What is a “glide” and how is it related to the trajectory length? Have you defined it somewhere earlier? What are your input variables for the model? What’s the reason to believe that even if you have a good predictor for your “glide” it helps to prove the conjecture?

who was that masked (wo)man? now riding off/ disappeared into the sunset? can you not see some flicker of a unintentionally deep socratic/ zen question here? this commenter/ probable-mere-passerby has somewhat accidentally summarized/ cut to some of the core conjecture being explored here over several years…! ❗ 💡 😮

so anyway, jolting me out of the typically nearly solipsistic reverie/ stream-of-consciousness writing of this blog (momentarily!), this proves there is intelligent life/ consciousness out there, and in this case it only took a few years to make some brief, glancing, flittering, incidental contact with it. thx so much, anonymous & cyberspace! am feeling glimmers/ stirrings of enormous gratitude for this brief )( feedback, like “not all is wasted”. on other hand, looking back at those rosy early days/ expectations at this blogs inception, nevertheless in a semi-crushed mood at the moment, am reminded of that old saying by (19th century!) general Von Moltke sometimes quoted in eg warfare or chess strategy, no plan survives contact with the enemy. another one from sometimes-sun-tzu-or-zen-like rumsfield, you go to war with the one you have, not with the one you want, ofc with shades of the lyrics to that old rolling stones song! 😮

⭐ ⭐ ⭐

ok, enough with the melodrama emotions (or those relating to publicity/ community engagement efforts), on to the latest installment. have been banging away on a lot of ideas related to general machine learning approaches on the collatz data from a radial basis function (RBF) angle. am very interested in recursive approaches. recently tried predicting/ fitting residuals of the RBF and didnt really get any results out of it, basically the residuals are entirely noise as far as the RBF is concerned so to speak.
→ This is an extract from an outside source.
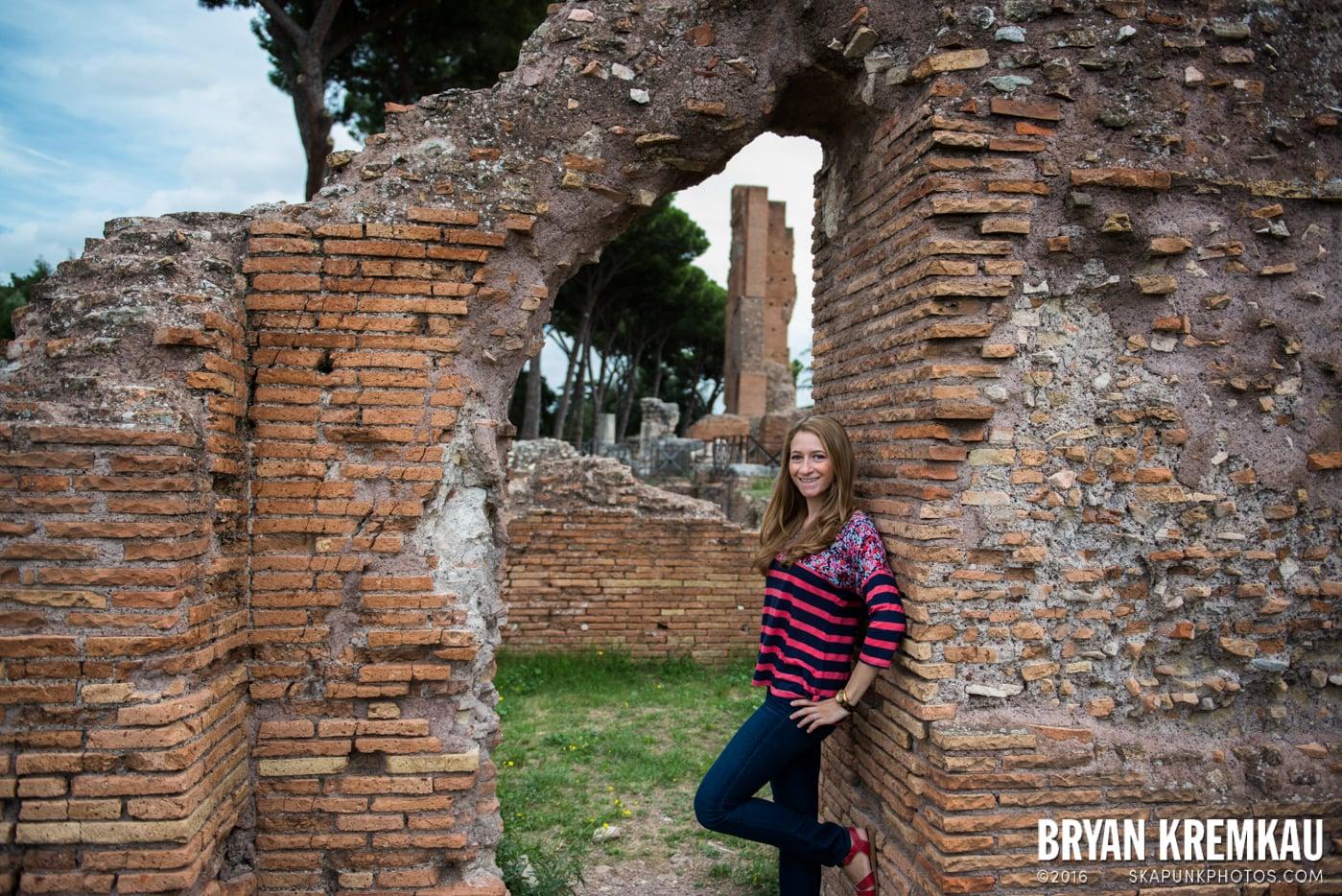 Italy Vacation - Day 2: Rome - 9.10.13 (75)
another idea tried is that earlier code was computing a “hidden feature vector” but which was based on “cheating” somewhat by looking at the hidden/ blind data. then tried the idea for the RBF itself to compute the mapping of input data to the computed hidden feature. thought this was a very clever/ promising idea, but “reality intruded” (doncha just luv that expression, maybe a general theme for life etc!) & this also came up emptyhanded because apparently as far as the RBF is concerned, the hidden feature is noise/ unpredictable from the input data… notable/ interesting findings, but still “null results” too much of a hassle to write up in any more detail even though the code is quite involved/ delicate. (but did this morning just think up one more trick up my sleeve to try!)…
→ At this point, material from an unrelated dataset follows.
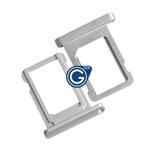 iPad Mini 4 Sim Holder in Silver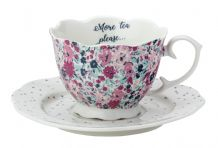 Ashley Thomas Cup and Saucer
so for this RBF its a little disappointing/ frustrating to seem to have essentially no tunable parameters even after some massive effort in this direction, no shapely/ viable/ classic train/ validation/ test curves to stare at whatsoever, just a scattered/ desolate junkyard of laboriously-discarded full-of-many-moving-parts ideas/ “null results” (that word combination nearly an oxymoron!). 😦

nevertheless its been good exercise so far. and another way of looking at this is that maybe “straight” RBF is an inherently very effective machine learning approach that doesnt require much “training”. (another way of looking at training in machine learning is that its to try to summarize/ compress large amounts data, whereas there is essentially no compression in RBF, at least this version which includes every point in the dataset in the model in some sense, and is likely an intrinsic part of the powerful qualities of RBFs.)
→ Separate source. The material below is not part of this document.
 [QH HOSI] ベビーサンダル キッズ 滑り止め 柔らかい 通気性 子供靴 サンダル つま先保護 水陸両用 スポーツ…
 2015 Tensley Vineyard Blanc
so! without further ado, finally to the point! in this post, am starting here by getting/ scaling back to basics and just posting the basic RBF code which is not very complex but has been hammered at for days & has some new/ redeeming features. (and noticing just now after reviewing last post that never really did post that basic core code/ result, because was somewhat prematurely getting carried away/ jumping the gun with all the “bells and whistles” which mostly turned out to be duds…)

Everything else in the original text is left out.